> _Information shown_
────

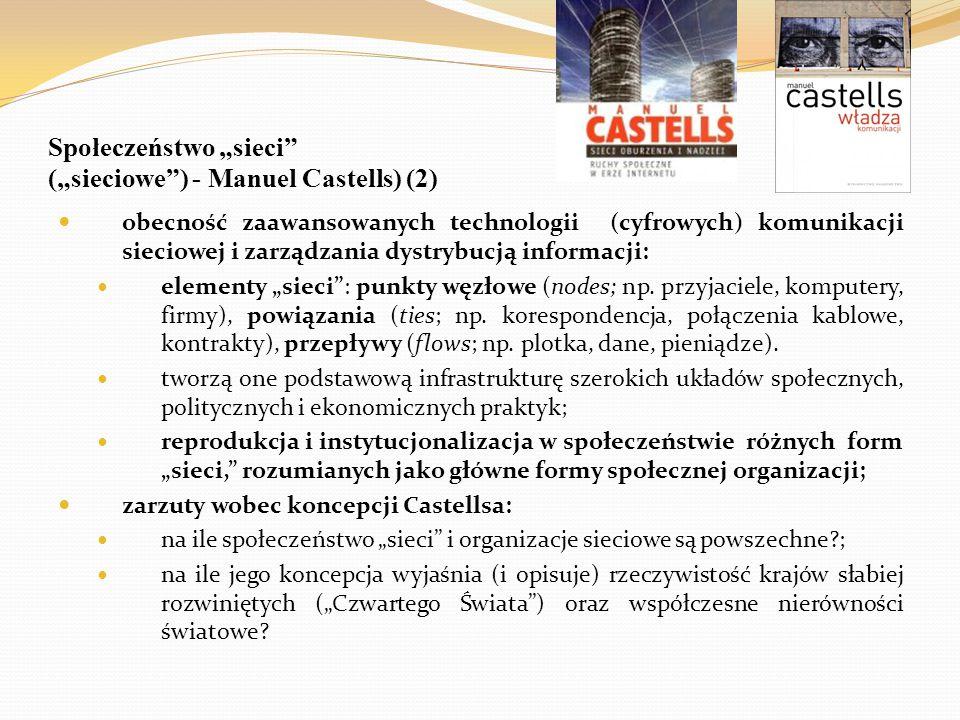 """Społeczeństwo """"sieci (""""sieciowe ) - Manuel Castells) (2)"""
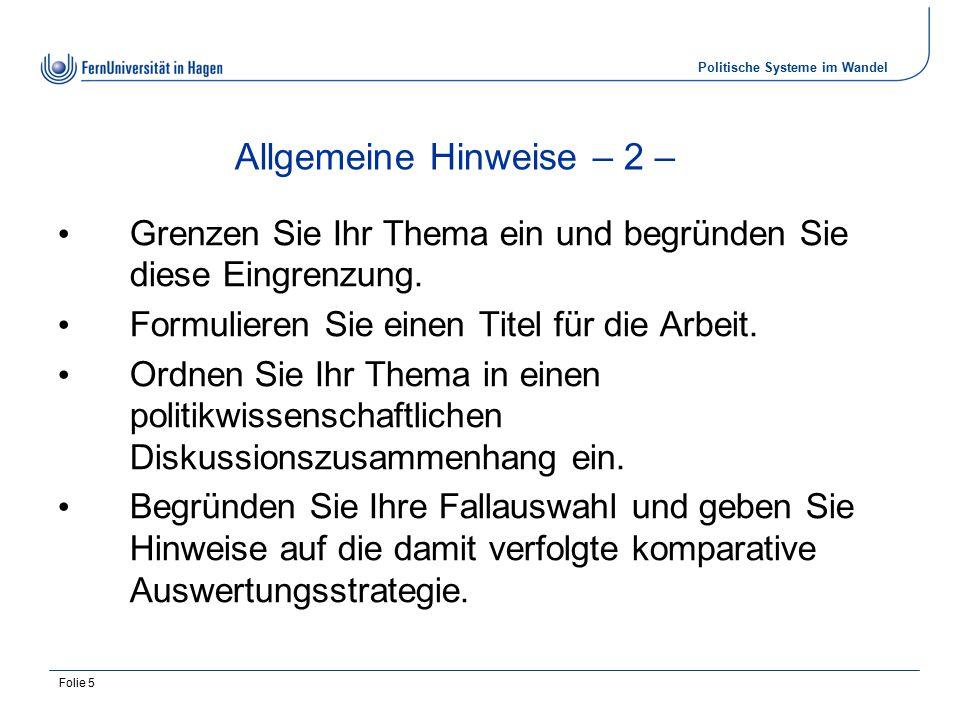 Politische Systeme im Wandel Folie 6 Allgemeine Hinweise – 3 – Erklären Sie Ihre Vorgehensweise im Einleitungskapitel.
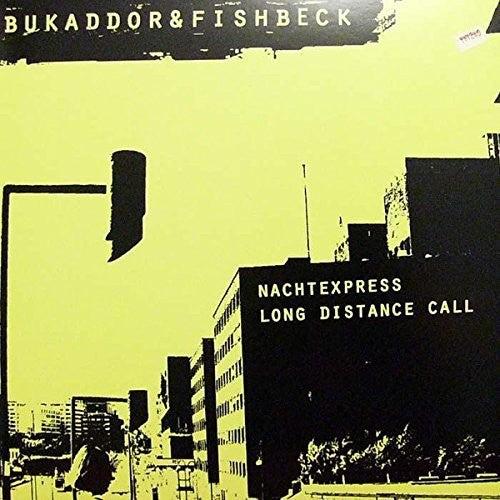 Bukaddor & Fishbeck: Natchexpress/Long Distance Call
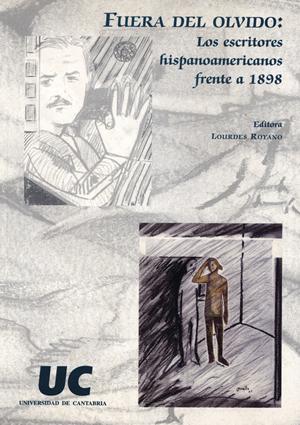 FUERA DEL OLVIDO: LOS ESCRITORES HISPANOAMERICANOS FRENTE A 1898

────

> _Task prompt_
The data needs to be reproduced exactly, please, apart from its pictures.

> _Task answer_
 """Społeczeństwo """"sieci (""""sieciowe ) - Manuel Castells) (2)"""
 Politische Systeme im Wandel Folie 6 Allgemeine Hinweise – 3 – Erklären Sie Ihre Vorgehensweise im Einleitungskapitel.
 Bukaddor & Fishbeck: Natchexpress/Long Distance Call
 FUERA DEL OLVIDO: LOS ESCRITORES HISPANOAMERICANOS FRENTE A 1898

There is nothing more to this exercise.